Jane Austen was adept at depicting the turmoil behind the niceties of polite society, so a row between two Austen experts seems somehow fitting. Kathryn Sutherland, professor of English at the University of Oxford, says biographer Claire Harman, a former friend, has used her material in a forthcoming book, Jane's Fame: How Jane Austen Conquered the World, in a way that "feels like identity theft". She told The Observer on 15 March: "I am finding that I cannot write about my own research because people tell me it is too similar to the key arguments in Claire's book ... It is a question of basic courtesy." However, Ms Harman's publisher Nick Davies said Professor Sutherland's work was listed in the acknowledgements of the book, and declined to comment further.

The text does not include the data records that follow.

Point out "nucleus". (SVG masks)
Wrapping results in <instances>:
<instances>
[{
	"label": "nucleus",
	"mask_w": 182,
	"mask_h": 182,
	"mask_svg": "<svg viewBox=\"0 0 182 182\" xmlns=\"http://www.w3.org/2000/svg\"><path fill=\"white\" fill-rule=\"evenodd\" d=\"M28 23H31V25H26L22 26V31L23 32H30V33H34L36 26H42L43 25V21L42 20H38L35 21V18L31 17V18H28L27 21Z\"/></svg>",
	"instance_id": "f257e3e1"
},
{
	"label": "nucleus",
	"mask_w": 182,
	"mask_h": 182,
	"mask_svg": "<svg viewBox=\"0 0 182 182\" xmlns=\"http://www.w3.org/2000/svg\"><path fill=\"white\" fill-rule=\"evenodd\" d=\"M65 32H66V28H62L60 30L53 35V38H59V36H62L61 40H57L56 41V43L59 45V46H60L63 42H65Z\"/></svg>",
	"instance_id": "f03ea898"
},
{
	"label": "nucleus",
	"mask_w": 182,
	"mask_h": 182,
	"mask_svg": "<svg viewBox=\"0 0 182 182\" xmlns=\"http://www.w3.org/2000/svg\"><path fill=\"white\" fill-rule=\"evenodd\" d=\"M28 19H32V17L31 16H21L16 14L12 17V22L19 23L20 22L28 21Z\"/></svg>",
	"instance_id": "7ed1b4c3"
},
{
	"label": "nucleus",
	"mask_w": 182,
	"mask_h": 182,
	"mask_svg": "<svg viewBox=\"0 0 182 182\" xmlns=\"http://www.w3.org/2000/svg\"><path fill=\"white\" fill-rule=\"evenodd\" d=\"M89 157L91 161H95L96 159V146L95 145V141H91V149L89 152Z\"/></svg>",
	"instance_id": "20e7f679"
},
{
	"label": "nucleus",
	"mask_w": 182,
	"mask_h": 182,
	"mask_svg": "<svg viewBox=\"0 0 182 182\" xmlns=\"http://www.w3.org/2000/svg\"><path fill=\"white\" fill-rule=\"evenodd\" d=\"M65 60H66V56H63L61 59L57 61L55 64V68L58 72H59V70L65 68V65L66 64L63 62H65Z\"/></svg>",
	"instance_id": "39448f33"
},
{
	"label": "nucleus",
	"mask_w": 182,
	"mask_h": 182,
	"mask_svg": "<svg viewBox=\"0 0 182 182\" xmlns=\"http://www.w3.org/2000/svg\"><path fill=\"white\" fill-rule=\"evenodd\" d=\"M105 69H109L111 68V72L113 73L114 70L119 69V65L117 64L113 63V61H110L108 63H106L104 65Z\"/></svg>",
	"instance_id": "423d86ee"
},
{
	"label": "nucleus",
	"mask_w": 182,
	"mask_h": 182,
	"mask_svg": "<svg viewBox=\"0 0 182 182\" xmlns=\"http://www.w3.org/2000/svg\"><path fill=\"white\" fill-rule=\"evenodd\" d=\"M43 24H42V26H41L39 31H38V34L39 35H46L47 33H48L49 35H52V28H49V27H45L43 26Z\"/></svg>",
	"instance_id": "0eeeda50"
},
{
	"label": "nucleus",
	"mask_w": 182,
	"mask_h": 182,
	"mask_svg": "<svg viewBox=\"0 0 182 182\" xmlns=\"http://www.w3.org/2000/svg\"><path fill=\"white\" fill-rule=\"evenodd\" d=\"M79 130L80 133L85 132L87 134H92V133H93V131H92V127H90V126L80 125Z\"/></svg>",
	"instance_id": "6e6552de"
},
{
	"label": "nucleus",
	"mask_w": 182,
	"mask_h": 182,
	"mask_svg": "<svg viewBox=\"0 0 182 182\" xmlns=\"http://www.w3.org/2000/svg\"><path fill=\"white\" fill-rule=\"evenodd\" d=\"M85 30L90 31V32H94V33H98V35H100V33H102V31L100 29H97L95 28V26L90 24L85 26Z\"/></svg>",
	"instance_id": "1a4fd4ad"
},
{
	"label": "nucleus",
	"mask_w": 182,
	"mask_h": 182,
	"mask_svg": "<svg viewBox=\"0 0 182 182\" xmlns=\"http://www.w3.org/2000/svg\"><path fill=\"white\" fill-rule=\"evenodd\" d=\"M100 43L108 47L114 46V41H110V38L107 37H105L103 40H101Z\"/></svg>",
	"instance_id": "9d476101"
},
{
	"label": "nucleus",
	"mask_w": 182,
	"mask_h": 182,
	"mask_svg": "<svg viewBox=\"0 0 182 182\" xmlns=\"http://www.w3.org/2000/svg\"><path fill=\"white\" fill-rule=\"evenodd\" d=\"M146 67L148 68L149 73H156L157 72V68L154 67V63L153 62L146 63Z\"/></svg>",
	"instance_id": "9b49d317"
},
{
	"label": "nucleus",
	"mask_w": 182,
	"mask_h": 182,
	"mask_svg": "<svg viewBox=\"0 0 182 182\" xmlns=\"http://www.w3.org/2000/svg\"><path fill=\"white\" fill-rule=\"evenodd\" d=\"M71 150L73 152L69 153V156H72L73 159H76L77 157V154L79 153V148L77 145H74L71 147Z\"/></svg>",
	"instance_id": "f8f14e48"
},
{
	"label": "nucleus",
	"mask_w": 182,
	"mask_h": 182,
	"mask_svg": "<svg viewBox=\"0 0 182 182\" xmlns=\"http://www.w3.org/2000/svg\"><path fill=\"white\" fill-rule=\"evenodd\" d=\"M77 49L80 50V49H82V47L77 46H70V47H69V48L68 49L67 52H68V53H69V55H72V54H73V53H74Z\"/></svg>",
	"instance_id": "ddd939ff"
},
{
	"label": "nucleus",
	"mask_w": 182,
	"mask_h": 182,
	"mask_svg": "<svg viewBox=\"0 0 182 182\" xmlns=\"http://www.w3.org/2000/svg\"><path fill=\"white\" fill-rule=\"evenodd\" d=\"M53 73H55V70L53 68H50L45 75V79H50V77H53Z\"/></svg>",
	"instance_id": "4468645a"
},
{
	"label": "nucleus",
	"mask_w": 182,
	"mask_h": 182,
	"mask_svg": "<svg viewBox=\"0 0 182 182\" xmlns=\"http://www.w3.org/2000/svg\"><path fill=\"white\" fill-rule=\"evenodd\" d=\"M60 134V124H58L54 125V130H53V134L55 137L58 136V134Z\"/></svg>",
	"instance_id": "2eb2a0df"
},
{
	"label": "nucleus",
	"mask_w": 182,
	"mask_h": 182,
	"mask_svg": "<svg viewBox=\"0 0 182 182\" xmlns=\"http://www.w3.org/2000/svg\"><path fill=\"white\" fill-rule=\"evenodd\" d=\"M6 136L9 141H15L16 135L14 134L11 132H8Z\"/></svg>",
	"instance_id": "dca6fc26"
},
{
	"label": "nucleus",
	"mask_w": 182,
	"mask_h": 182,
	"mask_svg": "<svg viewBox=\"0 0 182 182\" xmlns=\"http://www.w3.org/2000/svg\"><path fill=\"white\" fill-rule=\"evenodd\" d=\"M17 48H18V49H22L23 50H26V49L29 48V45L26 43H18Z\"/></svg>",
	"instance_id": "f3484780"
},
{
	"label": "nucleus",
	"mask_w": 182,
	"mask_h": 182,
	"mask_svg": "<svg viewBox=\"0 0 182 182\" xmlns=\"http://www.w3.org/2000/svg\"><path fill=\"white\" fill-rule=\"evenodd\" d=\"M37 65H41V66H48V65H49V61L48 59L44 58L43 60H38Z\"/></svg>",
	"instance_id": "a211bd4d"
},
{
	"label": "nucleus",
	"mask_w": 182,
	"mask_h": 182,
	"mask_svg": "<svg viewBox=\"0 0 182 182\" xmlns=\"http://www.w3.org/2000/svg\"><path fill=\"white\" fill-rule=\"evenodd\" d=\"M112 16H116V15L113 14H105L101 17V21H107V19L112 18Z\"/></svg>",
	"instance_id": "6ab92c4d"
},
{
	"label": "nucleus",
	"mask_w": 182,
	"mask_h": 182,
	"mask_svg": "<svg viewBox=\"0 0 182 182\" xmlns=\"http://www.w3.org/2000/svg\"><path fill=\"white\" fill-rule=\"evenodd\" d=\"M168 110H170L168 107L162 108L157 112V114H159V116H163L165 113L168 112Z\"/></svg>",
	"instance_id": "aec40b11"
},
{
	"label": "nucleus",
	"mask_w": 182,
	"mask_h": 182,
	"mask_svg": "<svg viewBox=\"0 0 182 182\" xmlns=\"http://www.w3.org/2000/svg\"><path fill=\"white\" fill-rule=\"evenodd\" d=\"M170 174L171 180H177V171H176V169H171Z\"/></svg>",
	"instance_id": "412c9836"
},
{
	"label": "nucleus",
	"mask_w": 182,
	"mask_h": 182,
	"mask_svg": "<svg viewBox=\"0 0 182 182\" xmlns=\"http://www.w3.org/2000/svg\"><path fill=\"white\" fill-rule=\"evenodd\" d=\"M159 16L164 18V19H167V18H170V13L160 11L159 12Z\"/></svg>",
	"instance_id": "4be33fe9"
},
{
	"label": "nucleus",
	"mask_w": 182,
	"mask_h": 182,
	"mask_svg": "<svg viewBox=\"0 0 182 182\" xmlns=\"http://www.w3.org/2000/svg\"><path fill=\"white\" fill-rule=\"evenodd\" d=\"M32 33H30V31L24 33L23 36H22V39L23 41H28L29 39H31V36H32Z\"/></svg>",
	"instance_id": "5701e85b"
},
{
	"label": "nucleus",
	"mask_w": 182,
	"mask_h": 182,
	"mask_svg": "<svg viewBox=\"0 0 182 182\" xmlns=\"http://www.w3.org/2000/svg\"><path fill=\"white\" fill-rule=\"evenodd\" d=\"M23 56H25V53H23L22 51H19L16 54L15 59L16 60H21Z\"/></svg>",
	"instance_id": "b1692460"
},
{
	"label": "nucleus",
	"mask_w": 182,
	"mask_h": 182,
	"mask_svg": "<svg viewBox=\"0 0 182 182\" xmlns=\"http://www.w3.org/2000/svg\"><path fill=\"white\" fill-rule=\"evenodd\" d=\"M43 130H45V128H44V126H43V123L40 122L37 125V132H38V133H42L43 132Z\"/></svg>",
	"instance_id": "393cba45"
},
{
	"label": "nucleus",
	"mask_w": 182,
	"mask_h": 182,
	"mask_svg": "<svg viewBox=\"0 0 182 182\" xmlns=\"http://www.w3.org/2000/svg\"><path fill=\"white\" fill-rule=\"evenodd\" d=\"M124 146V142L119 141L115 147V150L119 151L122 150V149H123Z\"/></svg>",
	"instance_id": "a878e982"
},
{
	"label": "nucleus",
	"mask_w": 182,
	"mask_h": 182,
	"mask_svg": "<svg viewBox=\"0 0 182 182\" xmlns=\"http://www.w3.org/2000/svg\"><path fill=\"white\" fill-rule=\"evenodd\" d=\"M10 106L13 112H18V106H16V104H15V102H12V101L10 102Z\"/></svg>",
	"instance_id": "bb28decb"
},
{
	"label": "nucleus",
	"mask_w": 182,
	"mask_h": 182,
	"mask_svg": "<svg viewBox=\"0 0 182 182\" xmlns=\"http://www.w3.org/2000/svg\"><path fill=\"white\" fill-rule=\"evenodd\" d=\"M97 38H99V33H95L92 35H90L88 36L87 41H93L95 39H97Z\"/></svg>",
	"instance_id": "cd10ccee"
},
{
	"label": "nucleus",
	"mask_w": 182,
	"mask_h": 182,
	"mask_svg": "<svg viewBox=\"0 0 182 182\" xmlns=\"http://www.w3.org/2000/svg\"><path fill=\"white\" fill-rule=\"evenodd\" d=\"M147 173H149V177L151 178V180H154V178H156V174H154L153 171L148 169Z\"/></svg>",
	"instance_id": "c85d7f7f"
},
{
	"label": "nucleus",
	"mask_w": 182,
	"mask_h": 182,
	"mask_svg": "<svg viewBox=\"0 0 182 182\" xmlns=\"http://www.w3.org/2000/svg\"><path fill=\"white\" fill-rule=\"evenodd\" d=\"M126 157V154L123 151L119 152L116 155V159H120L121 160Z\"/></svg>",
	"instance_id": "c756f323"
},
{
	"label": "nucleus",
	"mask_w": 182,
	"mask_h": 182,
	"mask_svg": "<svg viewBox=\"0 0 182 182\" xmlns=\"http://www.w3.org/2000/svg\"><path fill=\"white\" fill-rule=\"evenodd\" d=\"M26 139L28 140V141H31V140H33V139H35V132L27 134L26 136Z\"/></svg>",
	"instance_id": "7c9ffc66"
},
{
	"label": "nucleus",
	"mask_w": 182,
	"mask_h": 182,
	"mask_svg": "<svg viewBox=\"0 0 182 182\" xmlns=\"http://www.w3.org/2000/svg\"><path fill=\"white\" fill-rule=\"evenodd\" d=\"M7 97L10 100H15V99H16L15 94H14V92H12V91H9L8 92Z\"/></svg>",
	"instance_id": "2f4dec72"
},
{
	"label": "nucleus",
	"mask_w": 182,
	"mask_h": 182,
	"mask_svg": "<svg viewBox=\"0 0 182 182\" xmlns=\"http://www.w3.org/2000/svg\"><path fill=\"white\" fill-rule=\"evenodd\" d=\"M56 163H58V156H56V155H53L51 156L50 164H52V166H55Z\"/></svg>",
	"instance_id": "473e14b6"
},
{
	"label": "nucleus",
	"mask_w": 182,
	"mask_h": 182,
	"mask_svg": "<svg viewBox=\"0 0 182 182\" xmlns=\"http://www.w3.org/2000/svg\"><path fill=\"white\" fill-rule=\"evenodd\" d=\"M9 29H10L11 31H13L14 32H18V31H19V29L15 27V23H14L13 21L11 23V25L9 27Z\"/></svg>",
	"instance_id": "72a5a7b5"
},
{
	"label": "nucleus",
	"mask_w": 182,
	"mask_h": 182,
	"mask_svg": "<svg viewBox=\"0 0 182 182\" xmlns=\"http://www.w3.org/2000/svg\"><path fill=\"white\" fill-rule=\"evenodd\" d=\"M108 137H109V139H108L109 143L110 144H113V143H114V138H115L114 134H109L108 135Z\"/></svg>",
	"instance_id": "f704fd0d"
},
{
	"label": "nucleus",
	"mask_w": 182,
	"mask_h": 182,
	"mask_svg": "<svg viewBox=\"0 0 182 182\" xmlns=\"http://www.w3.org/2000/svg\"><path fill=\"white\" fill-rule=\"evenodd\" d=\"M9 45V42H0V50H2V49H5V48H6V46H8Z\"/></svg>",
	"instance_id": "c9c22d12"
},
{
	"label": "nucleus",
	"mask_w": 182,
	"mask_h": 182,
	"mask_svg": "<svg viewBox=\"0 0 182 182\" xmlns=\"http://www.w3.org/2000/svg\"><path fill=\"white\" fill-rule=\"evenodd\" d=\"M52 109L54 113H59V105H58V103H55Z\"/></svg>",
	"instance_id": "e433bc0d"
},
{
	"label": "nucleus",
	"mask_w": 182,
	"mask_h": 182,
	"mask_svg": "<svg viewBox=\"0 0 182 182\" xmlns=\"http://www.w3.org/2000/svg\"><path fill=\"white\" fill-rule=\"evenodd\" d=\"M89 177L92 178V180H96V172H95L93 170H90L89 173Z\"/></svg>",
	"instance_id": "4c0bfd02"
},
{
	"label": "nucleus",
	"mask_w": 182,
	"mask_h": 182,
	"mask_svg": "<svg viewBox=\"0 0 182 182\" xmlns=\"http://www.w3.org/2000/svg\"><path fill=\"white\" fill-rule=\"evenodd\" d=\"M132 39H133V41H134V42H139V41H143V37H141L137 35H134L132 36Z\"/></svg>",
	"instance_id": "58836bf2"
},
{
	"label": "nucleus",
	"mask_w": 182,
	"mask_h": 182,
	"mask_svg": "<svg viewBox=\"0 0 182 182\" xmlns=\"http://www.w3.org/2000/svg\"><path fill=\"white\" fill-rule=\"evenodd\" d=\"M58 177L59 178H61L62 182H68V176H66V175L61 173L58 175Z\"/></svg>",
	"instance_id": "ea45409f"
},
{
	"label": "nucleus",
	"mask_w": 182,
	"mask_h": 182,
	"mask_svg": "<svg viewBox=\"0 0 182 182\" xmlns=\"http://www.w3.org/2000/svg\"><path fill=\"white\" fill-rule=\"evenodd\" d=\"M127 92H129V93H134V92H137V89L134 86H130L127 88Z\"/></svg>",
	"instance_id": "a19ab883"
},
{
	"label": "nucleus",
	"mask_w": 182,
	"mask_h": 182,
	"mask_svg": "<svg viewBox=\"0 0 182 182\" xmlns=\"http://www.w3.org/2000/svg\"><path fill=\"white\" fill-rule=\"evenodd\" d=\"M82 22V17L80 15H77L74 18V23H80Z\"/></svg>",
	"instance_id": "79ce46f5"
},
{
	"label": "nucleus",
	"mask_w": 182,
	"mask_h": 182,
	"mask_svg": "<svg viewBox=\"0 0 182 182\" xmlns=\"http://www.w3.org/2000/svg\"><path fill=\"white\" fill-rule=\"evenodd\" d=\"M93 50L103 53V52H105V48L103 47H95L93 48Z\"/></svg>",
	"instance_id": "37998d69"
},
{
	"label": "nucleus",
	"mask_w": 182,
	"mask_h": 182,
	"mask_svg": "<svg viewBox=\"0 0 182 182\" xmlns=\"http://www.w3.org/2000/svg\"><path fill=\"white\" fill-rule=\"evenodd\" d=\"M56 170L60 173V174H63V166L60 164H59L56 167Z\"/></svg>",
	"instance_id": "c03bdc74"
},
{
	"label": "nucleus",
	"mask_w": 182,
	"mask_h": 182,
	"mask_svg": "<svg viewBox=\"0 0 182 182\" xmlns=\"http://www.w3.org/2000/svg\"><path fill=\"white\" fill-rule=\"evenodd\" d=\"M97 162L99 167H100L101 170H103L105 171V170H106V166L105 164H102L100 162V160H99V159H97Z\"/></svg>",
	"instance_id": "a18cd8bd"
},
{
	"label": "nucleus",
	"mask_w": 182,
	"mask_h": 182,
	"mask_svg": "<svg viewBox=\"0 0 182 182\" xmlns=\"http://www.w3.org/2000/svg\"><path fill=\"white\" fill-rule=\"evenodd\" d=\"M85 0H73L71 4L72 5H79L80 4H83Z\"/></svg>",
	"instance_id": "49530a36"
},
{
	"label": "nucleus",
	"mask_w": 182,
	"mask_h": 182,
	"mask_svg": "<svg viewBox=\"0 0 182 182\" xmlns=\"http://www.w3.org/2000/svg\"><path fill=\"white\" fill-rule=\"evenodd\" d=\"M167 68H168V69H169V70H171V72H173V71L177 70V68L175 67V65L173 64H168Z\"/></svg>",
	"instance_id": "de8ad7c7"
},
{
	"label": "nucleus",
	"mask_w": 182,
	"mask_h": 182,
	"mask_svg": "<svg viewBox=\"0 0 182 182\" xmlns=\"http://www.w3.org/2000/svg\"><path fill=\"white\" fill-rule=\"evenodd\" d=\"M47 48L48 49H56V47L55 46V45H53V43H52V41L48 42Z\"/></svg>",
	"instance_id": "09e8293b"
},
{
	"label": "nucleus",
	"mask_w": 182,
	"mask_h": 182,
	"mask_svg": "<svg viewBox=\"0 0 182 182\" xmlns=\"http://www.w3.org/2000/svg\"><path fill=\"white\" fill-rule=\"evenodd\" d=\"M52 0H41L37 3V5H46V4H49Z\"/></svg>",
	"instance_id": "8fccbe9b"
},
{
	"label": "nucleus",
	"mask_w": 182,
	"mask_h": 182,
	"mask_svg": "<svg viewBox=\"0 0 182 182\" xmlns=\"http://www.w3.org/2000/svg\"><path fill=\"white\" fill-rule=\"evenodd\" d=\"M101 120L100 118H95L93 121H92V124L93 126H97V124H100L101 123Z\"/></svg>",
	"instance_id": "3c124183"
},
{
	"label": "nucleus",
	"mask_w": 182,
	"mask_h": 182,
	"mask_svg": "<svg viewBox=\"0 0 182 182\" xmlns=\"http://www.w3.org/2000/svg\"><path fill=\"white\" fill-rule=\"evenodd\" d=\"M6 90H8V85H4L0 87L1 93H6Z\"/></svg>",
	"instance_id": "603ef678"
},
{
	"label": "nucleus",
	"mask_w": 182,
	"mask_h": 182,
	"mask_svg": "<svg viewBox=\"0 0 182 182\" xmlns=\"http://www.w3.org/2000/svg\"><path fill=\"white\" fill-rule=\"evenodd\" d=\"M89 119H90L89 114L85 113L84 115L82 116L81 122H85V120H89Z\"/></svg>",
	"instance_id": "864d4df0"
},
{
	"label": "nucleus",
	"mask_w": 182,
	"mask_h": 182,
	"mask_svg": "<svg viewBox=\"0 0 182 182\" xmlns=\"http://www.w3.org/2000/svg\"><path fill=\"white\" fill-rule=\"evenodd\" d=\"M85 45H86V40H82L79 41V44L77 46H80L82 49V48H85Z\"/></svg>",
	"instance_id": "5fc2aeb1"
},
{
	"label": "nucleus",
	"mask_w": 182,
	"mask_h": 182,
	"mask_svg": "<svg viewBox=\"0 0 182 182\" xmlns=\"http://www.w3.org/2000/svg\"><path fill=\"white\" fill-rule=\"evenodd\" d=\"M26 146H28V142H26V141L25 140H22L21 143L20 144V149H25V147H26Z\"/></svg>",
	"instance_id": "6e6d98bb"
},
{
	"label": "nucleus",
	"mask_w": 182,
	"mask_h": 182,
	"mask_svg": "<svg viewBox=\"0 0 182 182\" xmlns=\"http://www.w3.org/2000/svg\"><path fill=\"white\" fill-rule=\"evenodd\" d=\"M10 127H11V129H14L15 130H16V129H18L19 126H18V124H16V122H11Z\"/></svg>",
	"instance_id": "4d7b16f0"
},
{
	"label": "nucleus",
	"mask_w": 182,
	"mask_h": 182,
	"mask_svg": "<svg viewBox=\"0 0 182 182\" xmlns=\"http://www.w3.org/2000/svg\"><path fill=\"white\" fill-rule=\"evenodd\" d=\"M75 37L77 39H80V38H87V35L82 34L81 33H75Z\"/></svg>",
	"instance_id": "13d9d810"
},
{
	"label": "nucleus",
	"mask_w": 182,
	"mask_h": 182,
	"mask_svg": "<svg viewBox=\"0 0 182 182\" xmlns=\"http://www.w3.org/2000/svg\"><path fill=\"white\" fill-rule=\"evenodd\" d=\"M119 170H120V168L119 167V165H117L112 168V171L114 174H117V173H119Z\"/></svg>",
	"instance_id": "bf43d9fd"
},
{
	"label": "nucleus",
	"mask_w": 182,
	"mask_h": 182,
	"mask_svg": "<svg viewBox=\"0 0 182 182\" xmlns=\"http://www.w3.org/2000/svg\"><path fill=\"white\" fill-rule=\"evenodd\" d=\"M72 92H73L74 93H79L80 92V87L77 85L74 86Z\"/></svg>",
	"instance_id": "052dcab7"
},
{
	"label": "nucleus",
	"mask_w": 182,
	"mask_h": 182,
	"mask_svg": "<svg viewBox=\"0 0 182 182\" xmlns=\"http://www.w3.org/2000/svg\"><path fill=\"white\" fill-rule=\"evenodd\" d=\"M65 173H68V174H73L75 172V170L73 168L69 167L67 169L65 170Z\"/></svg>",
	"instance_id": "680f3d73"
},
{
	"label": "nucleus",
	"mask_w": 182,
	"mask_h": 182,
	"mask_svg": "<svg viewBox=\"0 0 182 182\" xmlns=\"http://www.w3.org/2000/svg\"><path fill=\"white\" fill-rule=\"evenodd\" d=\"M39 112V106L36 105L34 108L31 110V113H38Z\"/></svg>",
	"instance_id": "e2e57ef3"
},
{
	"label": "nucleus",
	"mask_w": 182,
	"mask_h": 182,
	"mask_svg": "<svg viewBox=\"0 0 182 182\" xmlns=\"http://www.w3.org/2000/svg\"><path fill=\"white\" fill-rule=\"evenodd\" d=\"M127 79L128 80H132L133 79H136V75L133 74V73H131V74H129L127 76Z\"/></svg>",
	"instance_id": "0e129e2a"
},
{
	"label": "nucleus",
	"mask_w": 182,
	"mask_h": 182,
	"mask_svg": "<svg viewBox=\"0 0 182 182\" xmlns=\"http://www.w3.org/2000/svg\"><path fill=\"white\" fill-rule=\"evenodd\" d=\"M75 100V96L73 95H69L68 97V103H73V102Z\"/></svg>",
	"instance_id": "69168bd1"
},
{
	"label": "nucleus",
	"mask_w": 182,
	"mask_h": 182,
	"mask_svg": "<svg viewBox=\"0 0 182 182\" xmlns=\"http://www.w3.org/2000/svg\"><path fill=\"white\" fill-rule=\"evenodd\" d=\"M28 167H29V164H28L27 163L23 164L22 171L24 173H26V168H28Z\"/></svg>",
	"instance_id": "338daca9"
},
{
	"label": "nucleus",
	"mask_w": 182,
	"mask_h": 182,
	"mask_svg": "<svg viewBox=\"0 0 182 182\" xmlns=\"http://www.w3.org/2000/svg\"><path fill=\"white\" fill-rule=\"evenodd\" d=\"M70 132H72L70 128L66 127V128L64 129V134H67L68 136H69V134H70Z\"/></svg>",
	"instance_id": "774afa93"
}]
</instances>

Robin Hood may not have been the altruistic hero of folk belief. According to a 550-year-old note found in an Eton library, the outlaw and his band "infested" Sherwood Forest and terrorised law-abiding folk, including monks. Julian Luxford, a historian at the University of St Andrews, said the note, written in Latin, gave a "uniquely negative" assessment, it was reported on 15 March.
Straight As at A level will no longer be enough for students seeking a place at the University of Cambridge. As www.timeshighereducation.co.uk revealed on 16 March, Cambridge will use the new A* grade because so many applicants get three As, despite calls for it to be ignored in the short term.